» **THE PROBLEM**:
The records that follow are to be transcribed in full, leaving out each picture.

» **DATASET CONTENT**:

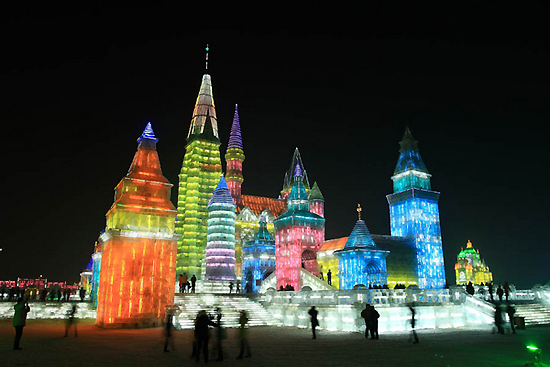 Harbin Ice and Snow World, one of the 'top 10 attractions in Heilongjiang, China' by China.org.cn.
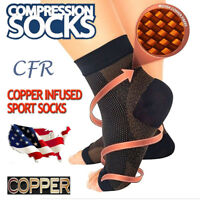 Plantar Fasciitis Compression Socks Heel Foot Arch Pain Relief Support COPPER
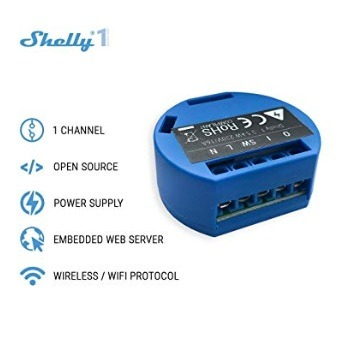 Wireless Relay Switch Available Online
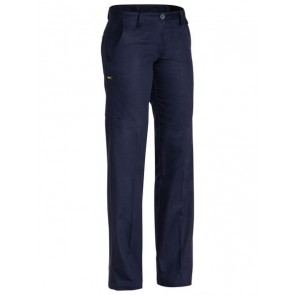 Bisley Women's Original Cotton Drill Pant - Front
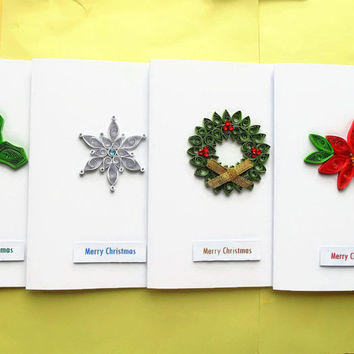 Christmas card pack, Christmas cards, Christmas card set, Xmas cards, Merry Christmas, quilled cards, xmas card pack, holiday card set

» **EXERCISE ANSWER**:
 Harbin Ice and Snow World, one of the 'top 10 attractions in Heilongjiang, China' by China.org.cn.
 Plantar Fasciitis Compression Socks Heel Foot Arch Pain Relief Support COPPER
 Wireless Relay Switch Available Online
 Bisley Women's Original Cotton Drill Pant - Front
 Christmas card pack, Christmas cards, Christmas card set, Xmas cards, Merry Christmas, quilled cards, xmas card pack, holiday card set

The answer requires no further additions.